Now the taxman wants to investigate dubious logging deals in Sabah
KOTA KINABALU: The anti-graft agency’s investigation of shady logging deals in Sabah has piqued the interest of the taxman.
Inland Revenue Department chief executive officer Datuk Sabin Samitah said he was interested to know more about the logging companies involved.
He said the federal and state governments were losing a lot of revenue due to illegal logging.
“We will get to the bottom of this,” Sabin said after paying a courtesy call on Chief Minister Datuk Seri Mohd Shafie Apdal here yesterday.
The IRD’s interest comes as Malaysian AntiCorruption Commission (MACC) personnel headed into remote Sabah’s central Tongod district to probe links between state foresters and politically linked timber cartels involved in illegal logging over the past decade.
They were seen going through a logging yard there as another team returned to the Sabah Forestry Department in Sandakan to secure more documents on timber logging licences and other related documents.
MACC deputy chief commissioner (operations) Datuk Seri Azam Baki confirmed that an investigation into the Sabah Forestry Department and logging companies were ongoing and that his officers had seized files from the department.
He also said that officers were making a “second visit” to the department and that no accounts had been frozen as yet.
“I can confirm the probe but I can’t give details as we are still in the process of investigating,” said Azam.
It could not be immediately ascertained if the Tongod timber yard with thousands of logs belonging to a major logging company was sealed off by investigators who were at the scene till late yesterday.
Graft busters are tight-lipped over the probe after a special operation in July uncovered massive illegal logging by governmentlinked and public-listed companies, who were among more than 10 concessionaires investigated for breaching forestry laws in Sabah
Shafie yesterday welcomed the investigation.
“It is good.
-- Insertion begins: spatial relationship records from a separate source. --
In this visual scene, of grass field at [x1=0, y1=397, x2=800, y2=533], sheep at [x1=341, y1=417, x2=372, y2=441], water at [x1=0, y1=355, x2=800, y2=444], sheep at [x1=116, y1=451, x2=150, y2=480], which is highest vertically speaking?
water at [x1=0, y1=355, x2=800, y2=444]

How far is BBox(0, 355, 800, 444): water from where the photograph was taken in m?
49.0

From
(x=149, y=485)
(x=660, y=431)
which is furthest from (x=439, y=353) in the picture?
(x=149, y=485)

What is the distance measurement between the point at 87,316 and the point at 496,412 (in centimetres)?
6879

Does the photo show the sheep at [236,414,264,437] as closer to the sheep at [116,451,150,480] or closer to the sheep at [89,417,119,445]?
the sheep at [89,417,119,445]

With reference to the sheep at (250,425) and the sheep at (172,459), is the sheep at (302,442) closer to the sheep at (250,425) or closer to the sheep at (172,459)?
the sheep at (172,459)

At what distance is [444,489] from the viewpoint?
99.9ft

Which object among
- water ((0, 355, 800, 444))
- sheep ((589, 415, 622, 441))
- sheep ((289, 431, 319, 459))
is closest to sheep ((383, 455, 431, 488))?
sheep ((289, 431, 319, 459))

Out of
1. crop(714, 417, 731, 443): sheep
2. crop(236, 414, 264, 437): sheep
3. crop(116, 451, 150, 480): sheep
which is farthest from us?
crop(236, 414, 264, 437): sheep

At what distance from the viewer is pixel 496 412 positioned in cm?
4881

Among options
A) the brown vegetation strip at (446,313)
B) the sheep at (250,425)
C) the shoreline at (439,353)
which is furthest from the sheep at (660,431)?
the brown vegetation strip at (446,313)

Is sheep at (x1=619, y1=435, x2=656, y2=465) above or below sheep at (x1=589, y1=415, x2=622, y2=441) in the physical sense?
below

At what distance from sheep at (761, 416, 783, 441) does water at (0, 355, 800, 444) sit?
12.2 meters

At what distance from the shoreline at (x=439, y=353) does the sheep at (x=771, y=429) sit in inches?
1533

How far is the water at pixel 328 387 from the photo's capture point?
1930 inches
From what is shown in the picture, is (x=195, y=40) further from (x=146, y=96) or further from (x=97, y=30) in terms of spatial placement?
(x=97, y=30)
Let them (MACC) do their job,” he told reporters.
Sources said the big three timber boys in Sabah’s logging cartel were being investigated with at least three company offices in Sandakan and Tawau raided since Wednesday.
Well-placed MACC sources said officers are already poring over documents recovered during the raids to see if anything was amiss.
A source said that the MACC was investigating if there were shady deals between the officials of the previous state administration and certain companies.
“That is why we raided the Forestry Department and went to offices of several logging companies,” a source told The Star.
The investigating team is believed to be looking for logging deals signed by the previous Barisan Nasional state government headed by then chief minister Tan Sri Musa Aman.
The raids came in the wake of Shafie ordering a log export ban that was, among others, aimed at breaking up a timber cartel that had been monopolised by one party for more than a decade.
Over 40,000 logs, worth millions of ringgit in taxes alone, were seized from commercial forests and forest reserves in Ranau, Kalabakan and Tongod in Sandakan between July 5 and 14.
MACC has yet to make any arrest.
The new state government has restored the special committee under the Chief Minister’s Department to oversee all logging-related activities and also enforce and execute laws under the Forestry Enactment 1968.